It shared many of the same systems as the Typhoon, with superior manoeuvrability and a far more rugged airframe, designed to be kept on the frontlines in even austere conditions, as well as a degree of low-observability features in order to survive on the battlefield.

A potent mix of small size, good firepower from its combination of long-range Meteor and short-range IRIS-T missiles, and excellent onboard systems, all made for an aircraft that only an idiot would underestimate...

Apparently, someone at General Resources hadn't gotten the memo there.

In the end, it had been only five minutes since the fight had started, and all four Berkuts had been dispatched with relative ease - three had fell to the IRIS-Ts they carried, one to Eugeo's earlier, another to one of Ronye's and the third had been hit by one of Tiese's, whilst the final one had been dispatched by his Adder-X shot.
All for not even so much as a scratch on their paintwork - which itself was good news, otherwise Liz would've killed him after what had happened to his last Flanker.

The scratches still hadn't faded from that one, and he wasn't referring to his plane there either...

"Skytrain, this is Black Blade One. All four Berkuts down."

"Targets confirmed down, One. Black Blade, Blue Rose, I'd call that a good day's work! Return to base for debrief."
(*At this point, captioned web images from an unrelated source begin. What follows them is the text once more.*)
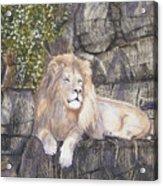 His Majesty Acrylic Print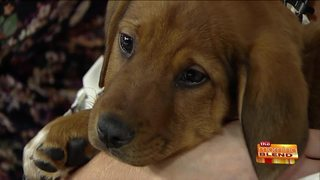Help for Pet Owners with Financial Struggles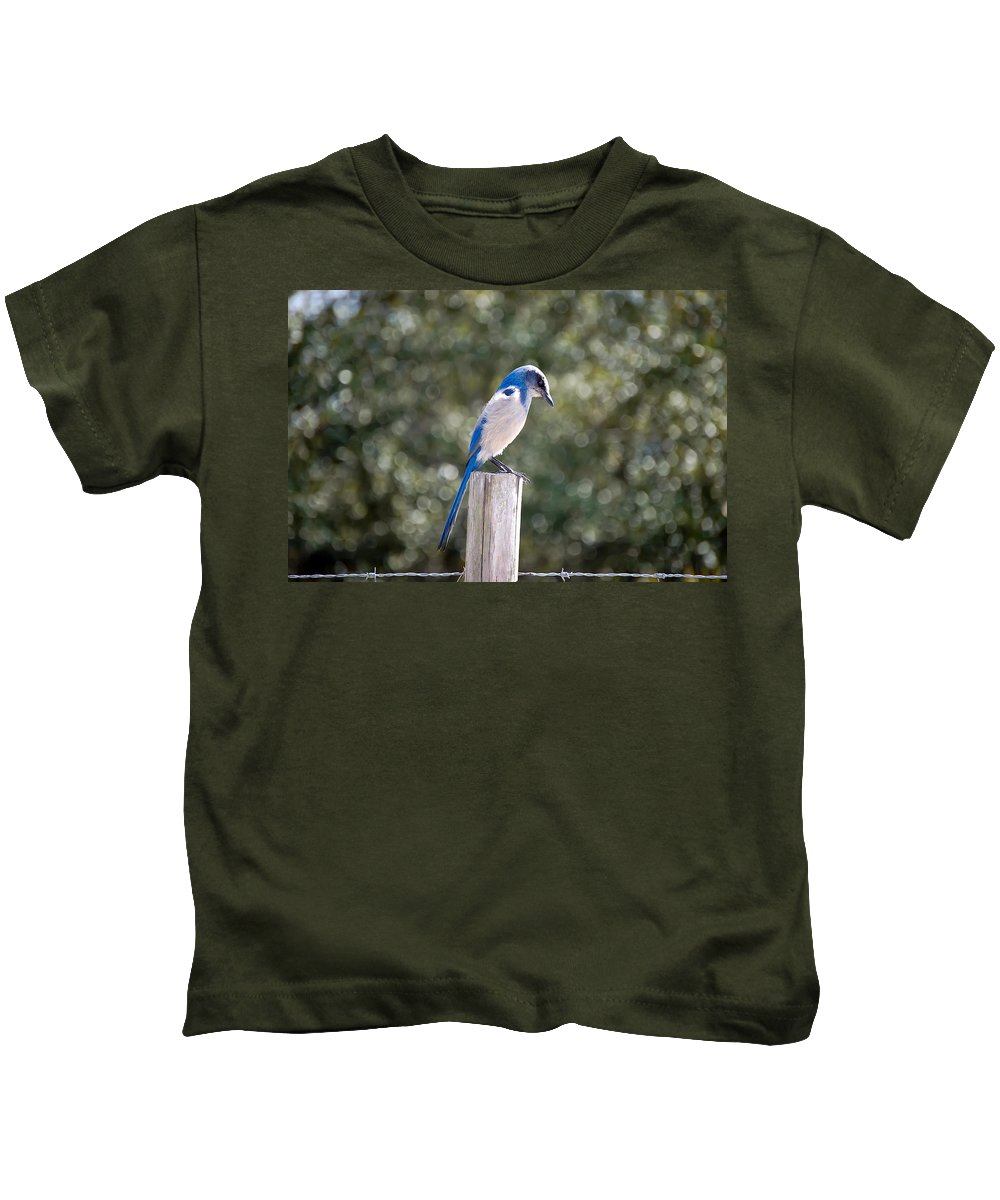 Animal Kids T-Shirt featuring the photograph Florida Scrub Jay by Rich Leighton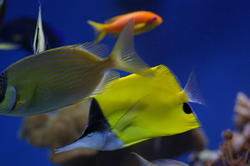 1297-tropical_fish_0991.JPG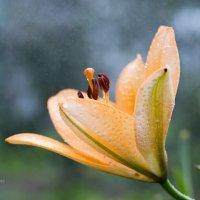 Макро лилии в каплях дождя :: Александр Синдерёв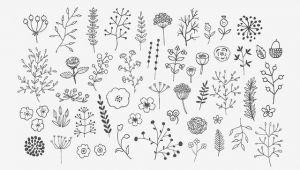 Drawing Flowers Calligraphy Pin Bossypixie D Journalinga Pinterest Drawings Doodles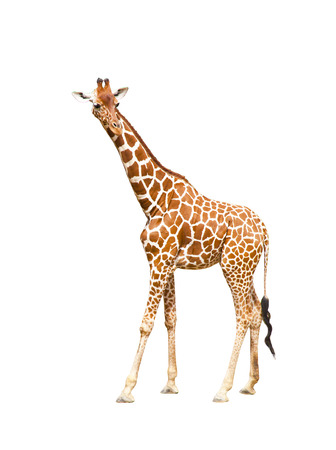 Portrait of a giraffe isolated on white background Stock Photo - 25159431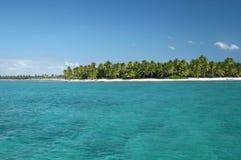 Console tropical com as palmeiras no oceano Imagem de Stock Royalty Free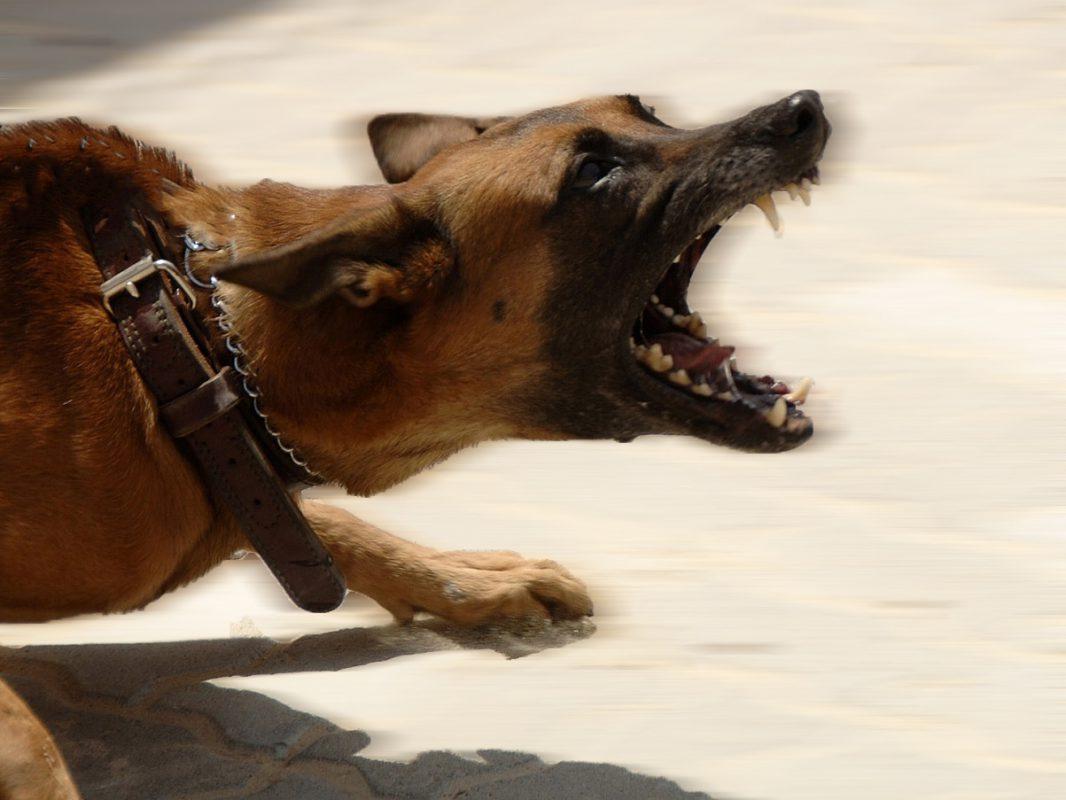 Aggressiver Hund. Symbolfoto: pixabay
"Understood. Returning to base."

/-/
In films, the ace was always greeted by a massive crowd and a party, and if there'd been a romantic subplot, their love interest, before being whisked off somewhere, usually by the massive crowd carrying them...

In the real world however, that simply didn't happen. The landing back at Artiligo had been nothing short of routine, and other than the girls making a small fuss about them using themselves as bait and over Eugeo's newfound ace status, there was no big party on the tarmac before the four of them were whisked in front of Diavel.

"Well done you four. I've got to admit, that tactic is still surprisingly effective against General Resources. If I didn't know better, I'd wonder what idiots were in charge of the ASF squadrons to keep falling for it!" They did know better though, and that someone was a hothead named Kibaou.

According to Diavel, Kibaou was an excellent pilot, an okay strategist and a terrible hothead - not qualities you want in a squadron commander, he'd thought - and his pride and pig-headedness made him extremely susceptible to feints like the one they favoured.

That was all well and good, but it didn't change the fact that the situation was more dire for them than it was for General Resources.
If the ASF lost a plane, they could probably have a replacement the next day, and if they lost a pilot, a replacement would be there by the next week...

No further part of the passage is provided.